Une campagne marketing efficace sur Twitter
En une dizaine de jours de campagne sur Twitter, l’équipe a recensé 3 222 utilisations du mot-clic #WalkingDeadNT1 et plus de 30 000 attaques de zombies. Sur Facebook, la campagne a généré 3 000 commentaires et 1 000 partages et suscité plus de 12 000 mentions « J’aime » supplémentaires sur la page de la chaîne.
Surtout, la campagne a été relayée dans de nombreux médias et a enthousiasmé les internautes qui se sont pris au jeu. « Quand on est gestionnaire de communauté, le Graal ultime c’est de voir les utilisateurs créer du contenu supplémentaire autour de ce qu’on leur a proposé : ici, les gens ont joué le jeu, publié des gazouillis d’attaque, changé leur photo de profil… », raconte Sarah Izbornicki, chef de projet pour Darewin.
Le dispositif a également été nommé aux Shorty Awards dans la catégorie « Meilleure utilisation d’un hashtag dans une campagne sur les médias sociaux ».
Enfin – et surtout –, ce qui s’avère très intéressant dans cette campagne, c’est l’impact qu’elle a eue sur l’auditoire du lancement de la série. En effet, le 2 novembre 2012, les deux premiers épisodes ont été regardés par plus de 350 000 téléspectateurs, soit 5,6 % de la part d’auditoire – un chiffre important pour cette petite chaîne de la TNT. Ces résultats correspondent à un programme diffusé à heure de grande écoute, alors que la série, interdite aux moins de 16 ans en France, était diffusée à 23 h 20. Le marathon de l’intégrale de la saison 1, diffusée pendant toute la nuit du 23 au 24 novembre 2012, a également obtenu de très bonnes cotes d’écoute.
« Diffusée très tard, la série serait passée inaperçue sans le bruit créé autour du dispositif »,affirme Sarah Izbornicki.

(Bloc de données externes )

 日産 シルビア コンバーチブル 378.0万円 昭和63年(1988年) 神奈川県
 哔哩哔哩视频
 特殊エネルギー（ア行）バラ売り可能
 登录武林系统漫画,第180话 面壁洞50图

En effet, la législation française interdit de faire la promotion à l’antenne d’un programme interdit aux moins de 16 ans en diffusant des bandes-annonces avant 20 h 30. La publicité classique étant donc limitée, l’essentiel de la promotion a été fait en ligne, dans le cadre de la campagne menée par Darewin.
On peut donc établir une corrélation directe entre la portée d’une telle campagne sociale auprès des auditoires de la diffusion à l’antenne ou, du moins, un engouement communautaire très fort chez les 15-25 ans ciblés par la campagne.

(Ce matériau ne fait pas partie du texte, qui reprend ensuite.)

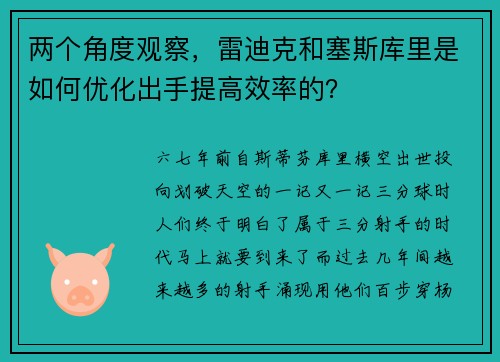 两个角度观察，雷迪克和塞斯库里是如何优化出手提高效率的？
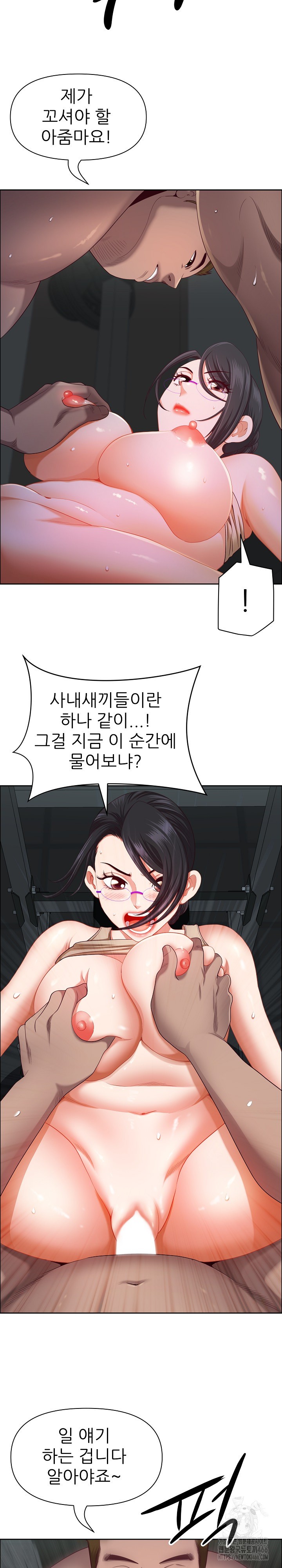 Big Guy Raw Chapter 23 Page 27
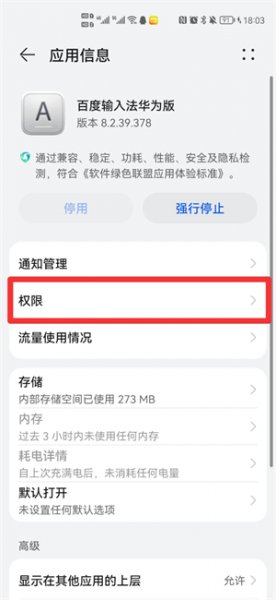 短信验证码自动填充怎么设置 红米短信验证码自动填充怎么设置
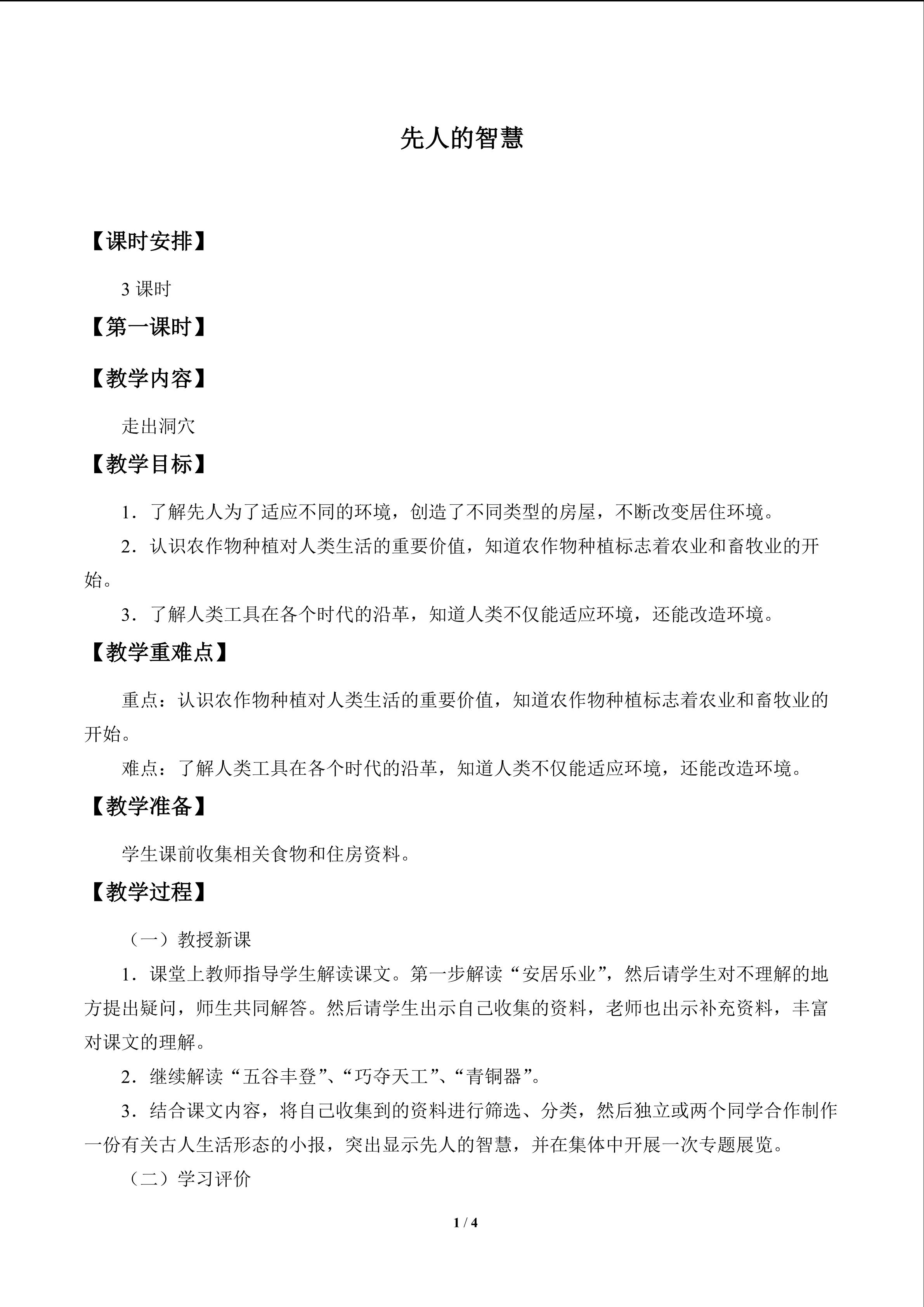 先人的智慧_教案1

Pour se démarquer de la vingtaine de nouvelles chaînes numériques françaises, la chaîne NT1 a choisi la stratégie du social et de la gestion de communauté. Au-delà de The Walking Dead, Darewin a travaillé sur d’autres séries diffusées par la chaîne, aux enjeux similaires. Pour la saison 2 de The Vampire Diaries, l’agence avait lancé des publicités télévisées intégrant des gazouillis sélectionnés de fans chaque semaine. Pour la première de True Blood, l’équipe a lancé la Météo Vampire, lançant des avertissements en cas de soleil trop intense ou de pleine lune. Chaque fois, les dispositifs de communication originaux ont marqué l’esprit des téléspectateurs.